[Start MATERIAL FOR THE TASK]

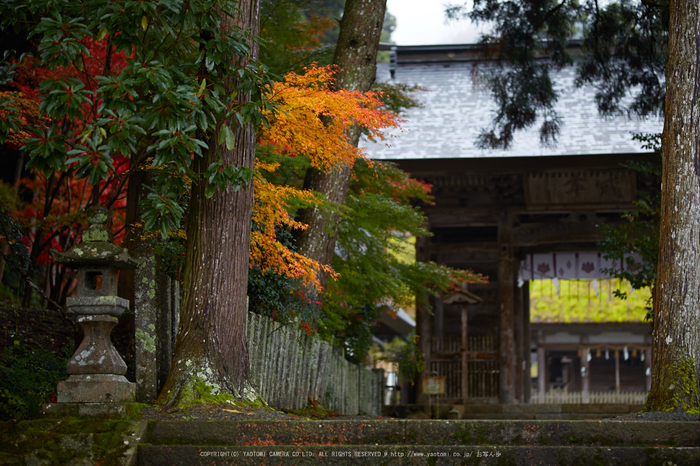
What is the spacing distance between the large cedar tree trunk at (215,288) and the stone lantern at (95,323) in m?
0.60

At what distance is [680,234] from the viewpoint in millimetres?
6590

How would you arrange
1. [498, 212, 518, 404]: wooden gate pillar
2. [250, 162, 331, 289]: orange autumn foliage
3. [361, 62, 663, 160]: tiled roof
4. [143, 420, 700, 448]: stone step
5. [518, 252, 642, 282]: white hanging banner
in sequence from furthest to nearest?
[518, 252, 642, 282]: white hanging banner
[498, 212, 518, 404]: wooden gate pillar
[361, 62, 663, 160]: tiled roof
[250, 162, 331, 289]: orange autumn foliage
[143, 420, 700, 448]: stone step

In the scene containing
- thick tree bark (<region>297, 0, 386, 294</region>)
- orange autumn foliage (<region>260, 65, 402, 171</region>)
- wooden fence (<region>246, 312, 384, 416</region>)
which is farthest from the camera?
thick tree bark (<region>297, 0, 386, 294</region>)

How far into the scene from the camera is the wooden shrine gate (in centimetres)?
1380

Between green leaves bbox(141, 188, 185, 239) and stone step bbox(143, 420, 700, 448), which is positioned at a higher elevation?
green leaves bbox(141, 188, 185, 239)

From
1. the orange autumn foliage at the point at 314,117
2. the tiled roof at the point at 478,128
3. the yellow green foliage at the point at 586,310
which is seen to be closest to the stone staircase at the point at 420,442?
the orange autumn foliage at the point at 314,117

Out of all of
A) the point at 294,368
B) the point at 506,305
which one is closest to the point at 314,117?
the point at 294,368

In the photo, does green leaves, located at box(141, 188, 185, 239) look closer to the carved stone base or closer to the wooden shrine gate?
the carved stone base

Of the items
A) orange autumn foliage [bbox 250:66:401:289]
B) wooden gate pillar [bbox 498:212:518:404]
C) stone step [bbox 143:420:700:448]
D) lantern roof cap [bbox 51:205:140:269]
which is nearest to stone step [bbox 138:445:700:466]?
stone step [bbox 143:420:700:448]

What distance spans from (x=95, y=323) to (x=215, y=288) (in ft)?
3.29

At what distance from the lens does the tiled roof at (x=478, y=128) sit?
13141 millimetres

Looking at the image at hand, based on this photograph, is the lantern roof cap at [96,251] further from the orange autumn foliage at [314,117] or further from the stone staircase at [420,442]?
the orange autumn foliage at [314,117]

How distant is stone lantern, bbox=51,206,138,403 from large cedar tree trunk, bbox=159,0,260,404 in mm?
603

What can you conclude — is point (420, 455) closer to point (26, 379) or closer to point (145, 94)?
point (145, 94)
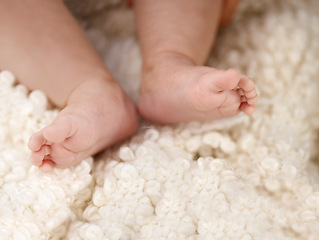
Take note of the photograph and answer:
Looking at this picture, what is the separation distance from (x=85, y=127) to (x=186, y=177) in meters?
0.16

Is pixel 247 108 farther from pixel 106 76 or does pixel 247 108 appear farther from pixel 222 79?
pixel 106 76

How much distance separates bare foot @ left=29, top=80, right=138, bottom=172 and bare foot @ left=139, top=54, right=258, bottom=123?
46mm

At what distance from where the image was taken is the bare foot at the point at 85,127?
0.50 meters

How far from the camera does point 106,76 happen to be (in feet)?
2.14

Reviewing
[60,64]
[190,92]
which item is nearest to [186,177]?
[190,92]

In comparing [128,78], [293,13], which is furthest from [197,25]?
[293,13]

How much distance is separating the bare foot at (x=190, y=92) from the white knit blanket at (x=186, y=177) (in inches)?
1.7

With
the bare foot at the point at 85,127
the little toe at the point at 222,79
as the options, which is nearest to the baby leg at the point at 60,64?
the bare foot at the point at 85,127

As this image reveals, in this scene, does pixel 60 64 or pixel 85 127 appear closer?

[End MATERIAL FOR THE TASK]

■ BRIEF
Leave out the pictures and output every record above precisely as given.

■ ANSWER TO THE PROBLEM
What is the spacing distance between the large cedar tree trunk at (215,288) and the stone lantern at (95,323) in m?
0.60

At what distance is [680,234] from the viewpoint in millimetres?
6590

How would you arrange
1. [498, 212, 518, 404]: wooden gate pillar
2. [250, 162, 331, 289]: orange autumn foliage
3. [361, 62, 663, 160]: tiled roof
4. [143, 420, 700, 448]: stone step
5. [518, 252, 642, 282]: white hanging banner
in sequence from furthest to nearest?
[518, 252, 642, 282]: white hanging banner
[498, 212, 518, 404]: wooden gate pillar
[361, 62, 663, 160]: tiled roof
[250, 162, 331, 289]: orange autumn foliage
[143, 420, 700, 448]: stone step

In the scene containing
- thick tree bark (<region>297, 0, 386, 294</region>)
- orange autumn foliage (<region>260, 65, 402, 171</region>)
- wooden fence (<region>246, 312, 384, 416</region>)
which is farthest from the camera?
thick tree bark (<region>297, 0, 386, 294</region>)

How far into the scene from the camera is the wooden shrine gate (in centimetres)?
1380

Between green leaves bbox(141, 188, 185, 239) and stone step bbox(143, 420, 700, 448), which is positioned at a higher elevation?
green leaves bbox(141, 188, 185, 239)

From
1. the orange autumn foliage at the point at 314,117
2. the tiled roof at the point at 478,128
3. the yellow green foliage at the point at 586,310
which is seen to be closest to the stone staircase at the point at 420,442?
the orange autumn foliage at the point at 314,117

Out of all of
A) the point at 294,368
B) the point at 506,305
which one is closest to the point at 314,117?
the point at 294,368

In the photo, does green leaves, located at box(141, 188, 185, 239) look closer to the carved stone base or closer to the wooden shrine gate?
the carved stone base

Of the items
A) orange autumn foliage [bbox 250:66:401:289]
B) wooden gate pillar [bbox 498:212:518:404]
C) stone step [bbox 143:420:700:448]
D) lantern roof cap [bbox 51:205:140:269]
which is nearest to stone step [bbox 138:445:700:466]?
stone step [bbox 143:420:700:448]

What distance spans from (x=95, y=323) to (x=215, y=288) (in ft)?
3.29

At what distance from the lens does the tiled roof at (x=478, y=128) sit?
13141 millimetres

Looking at the image at hand, based on this photograph, is the lantern roof cap at [96,251] further from the orange autumn foliage at [314,117] or further from the stone staircase at [420,442]?
the orange autumn foliage at [314,117]

How distant is stone lantern, bbox=51,206,138,403 from large cedar tree trunk, bbox=159,0,260,404 in mm?
603

What can you conclude — is point (420, 455) closer to point (26, 379) or closer to point (145, 94)?
point (145, 94)
Take note of the photograph and answer:
Looking at this picture, what is the separation distance from (x=85, y=127) to (x=186, y=177) in meters?
0.16

Is pixel 247 108 farther from pixel 106 76 or does pixel 247 108 appear farther from pixel 222 79?
pixel 106 76

How much distance separates bare foot @ left=29, top=80, right=138, bottom=172 and bare foot @ left=139, top=54, right=258, bottom=123?
46mm

At what distance from where the image was taken is the bare foot at the point at 85,127?
0.50 meters

How far from the camera does point 106,76 happen to be (in feet)?
2.14

Reviewing
[60,64]
[190,92]
which item is nearest to [186,177]?
[190,92]

In comparing [128,78], [293,13], which is furthest from [197,25]?
[293,13]

How much distance is separating the bare foot at (x=190, y=92) from the white knit blanket at (x=186, y=177) (in inches)?
1.7

With
the bare foot at the point at 85,127
the little toe at the point at 222,79
as the options, which is nearest to the baby leg at the point at 60,64?
the bare foot at the point at 85,127

As this image reveals, in this scene, does pixel 60 64 or pixel 85 127 appear closer?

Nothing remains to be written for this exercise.